Work instructions: Each line from the one containing "3 Personen stehen" through the last line of the data below should be printed exactly, please, with any pictures omitted.

Data excerpt:

________________

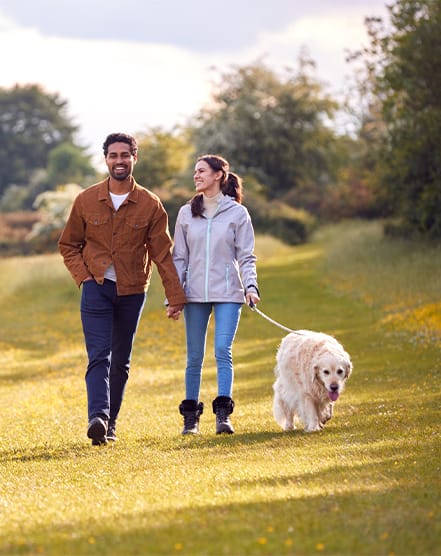 Couple Walking With Dog at The Quarters Apartments, Dock Road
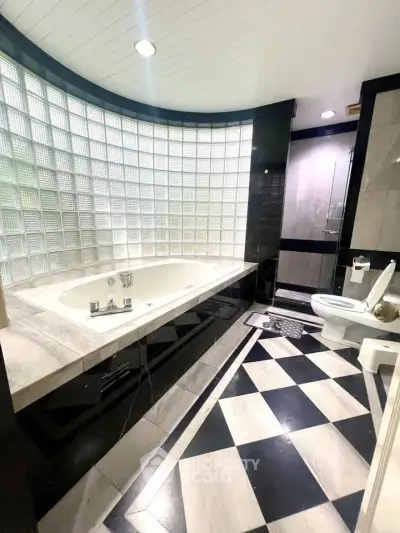 Luxurious bathroom with modern design and elegant bathtub in upscale property.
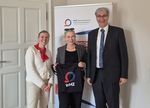 3 Personen stehen vor einem hellen Hintergrund und sind fröhlich. Die Person in der Mitte, eine Frau hält einen Beutel mit Hochschullogo hoch.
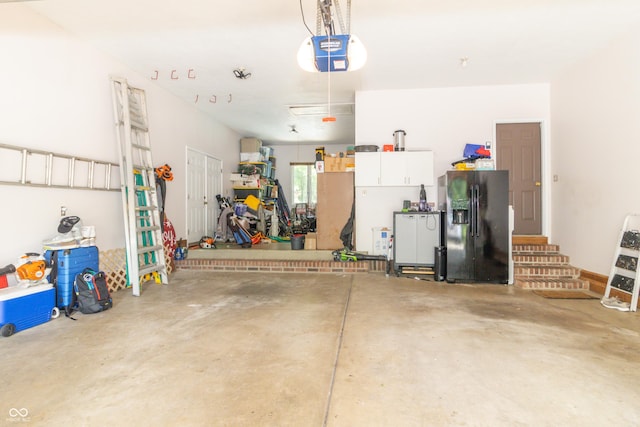 10518 Courageous Dr, Indianapolis, IN 46236 - garage with black refrigerator with ice dispenser and a garage door opener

________________

Written solution:
 3 Personen stehen vor einem hellen Hintergrund und sind fröhlich. Die Person in der Mitte, eine Frau hält einen Beutel mit Hochschullogo hoch.
 10518 Courageous Dr, Indianapolis, IN 46236 - garage with black refrigerator with ice dispenser and a garage door opener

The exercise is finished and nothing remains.